I was a smart kid that didn't want to hang out with the other smart kids who practiced math sets for their SATs after school and on the weekends. I was an athletic kid that would rather talk about books than stats. I wanted to be in the popular group, but I didn't drink or smoke in highschool and I wasn't religious enough (yes, there was a very religious church-going popular crowd) to fit into the other popular group. I just floundered socially. Academically, I never felt inspired. Some of the work was challenging, but not engaging.
Basically, I joined as many extra cirriculuar activities, sports and honors groups as possible to make sure that when the time came, I could get as far away from high school as I could.

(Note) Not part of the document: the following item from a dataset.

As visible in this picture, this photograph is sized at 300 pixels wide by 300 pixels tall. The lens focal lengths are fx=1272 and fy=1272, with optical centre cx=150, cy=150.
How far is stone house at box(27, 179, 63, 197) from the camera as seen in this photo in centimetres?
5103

I went to Smith College, 3,000 miles away from my home town. There, I found the love and support that I had been looking for in highschool. I found interesting, fiercely intelligent women who didn't put me down for using "big words" to express myself. We all secretely admitted that we liked to read, write, draw, paint and go to elitist coffee shops where people recited spoken word poetry. It was a coming out moment for the intellectualism that we had supressed throughout puberty. I reveled in it and drank up as much as I could.

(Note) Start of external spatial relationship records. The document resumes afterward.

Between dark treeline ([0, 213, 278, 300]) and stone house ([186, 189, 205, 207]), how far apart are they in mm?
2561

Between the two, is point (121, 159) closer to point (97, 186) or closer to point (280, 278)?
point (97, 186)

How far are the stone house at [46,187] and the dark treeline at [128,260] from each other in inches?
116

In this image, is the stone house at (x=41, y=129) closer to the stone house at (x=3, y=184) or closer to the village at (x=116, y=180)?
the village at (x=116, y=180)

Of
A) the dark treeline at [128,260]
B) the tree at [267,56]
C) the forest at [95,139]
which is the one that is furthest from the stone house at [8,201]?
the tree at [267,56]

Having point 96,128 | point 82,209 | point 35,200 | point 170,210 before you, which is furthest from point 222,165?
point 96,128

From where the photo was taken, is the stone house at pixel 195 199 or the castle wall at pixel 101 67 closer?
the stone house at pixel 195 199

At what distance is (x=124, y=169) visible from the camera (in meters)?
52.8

Just recently, I had a friend from high school tell me that a mutual friend was looking for me on myspace. I've had a myspace account for the last two years or so, but left it completely blank and only used to occasionally message people or check other people's pages. I updated my page, added some pictures, and suddenly - it's like a windown into my past has blown open.
The crazy part is that I love the fresh air. I love finding out who got married and who got their master's degrees in chemistry or education. I'm sure that it's time that has helped heal some of the wounds that teenagers mutually inflict on each other, but people genuinely seem surprised and happy to hear from me. It's allowed me to reconnect, not only with the people that I grew up with, but with a part of myself.
I had written off the teenage version of myself as someone that I didn't want to know. Turns out, she had a lot of problems and a whole hell of a lot of insecurities, but the NSP in high school wasn't as bad as I had originally thought.